Can you copy the data below word for word, from the line containing "How should one sort" through the line containing "from closest to furthest?", including both of those lines and nothing else?

* [Scene-based reasoning data]:
· · ·

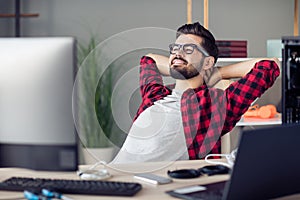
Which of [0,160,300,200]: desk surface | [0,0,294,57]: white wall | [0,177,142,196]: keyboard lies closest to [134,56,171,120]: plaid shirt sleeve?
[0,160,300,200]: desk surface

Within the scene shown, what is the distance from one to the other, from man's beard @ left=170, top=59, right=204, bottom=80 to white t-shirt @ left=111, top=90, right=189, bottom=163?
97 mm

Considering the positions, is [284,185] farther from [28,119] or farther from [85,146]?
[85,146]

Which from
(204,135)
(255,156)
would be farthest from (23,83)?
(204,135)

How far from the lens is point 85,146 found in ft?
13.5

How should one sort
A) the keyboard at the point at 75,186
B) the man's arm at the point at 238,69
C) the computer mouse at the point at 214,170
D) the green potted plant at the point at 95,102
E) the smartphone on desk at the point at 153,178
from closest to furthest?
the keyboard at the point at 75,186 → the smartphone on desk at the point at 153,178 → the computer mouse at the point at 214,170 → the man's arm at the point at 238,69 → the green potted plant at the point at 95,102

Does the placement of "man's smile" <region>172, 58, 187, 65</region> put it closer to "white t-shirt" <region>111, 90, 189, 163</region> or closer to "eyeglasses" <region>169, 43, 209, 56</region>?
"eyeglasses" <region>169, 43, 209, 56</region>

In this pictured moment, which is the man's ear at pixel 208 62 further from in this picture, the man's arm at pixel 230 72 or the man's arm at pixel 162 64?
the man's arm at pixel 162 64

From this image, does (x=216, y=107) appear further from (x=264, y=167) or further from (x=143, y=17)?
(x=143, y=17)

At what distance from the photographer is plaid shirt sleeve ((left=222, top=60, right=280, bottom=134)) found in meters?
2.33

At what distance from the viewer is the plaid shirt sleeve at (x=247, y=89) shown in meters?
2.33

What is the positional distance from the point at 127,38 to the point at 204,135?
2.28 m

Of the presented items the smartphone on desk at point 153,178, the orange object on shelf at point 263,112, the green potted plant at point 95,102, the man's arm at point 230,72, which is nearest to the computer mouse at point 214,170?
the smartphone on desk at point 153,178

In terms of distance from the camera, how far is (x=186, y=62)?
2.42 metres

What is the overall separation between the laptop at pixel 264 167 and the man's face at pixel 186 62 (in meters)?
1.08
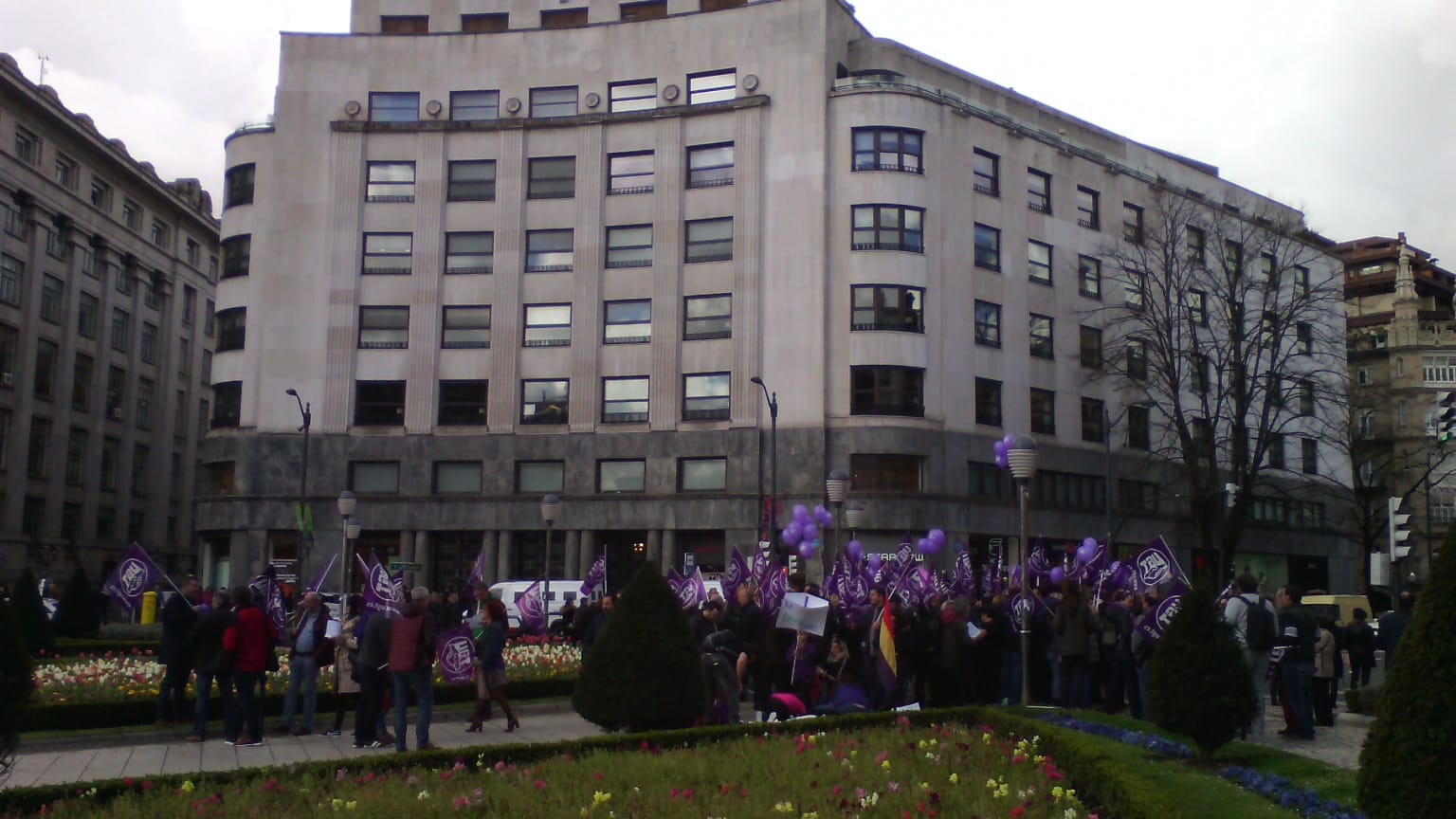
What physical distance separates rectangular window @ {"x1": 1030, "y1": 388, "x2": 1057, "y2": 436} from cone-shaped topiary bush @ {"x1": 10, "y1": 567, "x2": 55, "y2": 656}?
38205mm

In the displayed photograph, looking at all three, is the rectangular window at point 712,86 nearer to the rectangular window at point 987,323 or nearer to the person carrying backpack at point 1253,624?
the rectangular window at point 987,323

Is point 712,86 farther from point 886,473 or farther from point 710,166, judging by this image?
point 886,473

· · ·

* [Response to this task]:
How should one sort
A) the keyboard at the point at 75,186
B) the man's arm at the point at 238,69
C) the computer mouse at the point at 214,170
D) the green potted plant at the point at 95,102
E) the smartphone on desk at the point at 153,178
from closest to furthest?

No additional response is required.